J.P. Morgan said its digital token now handles $1 billion in daily transactions.
“JPM Coin gets transacted on a daily basis mostly in U.S. dollars, but we again intend to continue to expand that,” Global Head of Payments Takis Georgakopoulos told Bloomberg in an interview Thursday (Oct. 26).
JPM Coin lets the banking giant’s wholesale clients make dollar and euro payments over a private blockchain network.
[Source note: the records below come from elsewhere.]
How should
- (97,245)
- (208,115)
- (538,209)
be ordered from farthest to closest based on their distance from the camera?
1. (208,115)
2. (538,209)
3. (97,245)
The $1 billion figure is dwarfed by the $10 trillion in U.S. dollar transactions moving in and out of J.P. Morgan each day, per the report.
The bank also runs a blockchain-based repo application and is mulling a digital deposit token to speed cross-border settlements, the report said.
On the latter, Georgakopoulos said in the report the “next step in that journey is to think about how you can create a more retail version of that, so that you can bring that same efficiency to consumers.”
J.P. Morgan became the first major U.S. bank to introduce its own digital token for real-world use in 2019, saying the blockchain-based cryptocurrency was created to allow for “the instantaneous transfer of payments between institutional accounts.”
Earlier this year, J.P. Morgan said it was committed to tokenizing traditional finance after processing — as of April — close to $700 billion in short-term loan transactions through Onyx, a permissioned version of the Ethereum blockchain.
“We think that tokenization is a killer app for traditional finance,” Onyx program head Tyrone Lobban said at the time. “If you think about private markets — private credit, private equity and private real estate — they are pretty much double the size of public markets, but many orders of magnitude less liquid, so there’s this huge disparity.”
Meanwhile, blockchain is continuing to be embraced by mainstream and traditional financial players.
“The true intrinsic value of blockchain, which is around programmability of transactions, immutability of transactions, and the ability to do delivery versus payment and always-on types of payments, has yet to be unlocked,” Mastercard Chief Digital Officer Jorn Lambert said in an interview with PYMNTS posted in July.
“There’s a huge global trend going on right now into exploring the intricacies, complexities, difficulties and benefits of leveraging the properties of [distributed ledger technology (DLT)] for the financial system,” Daniel Field, global head of blockchain at UST, told PYMNTS the same month.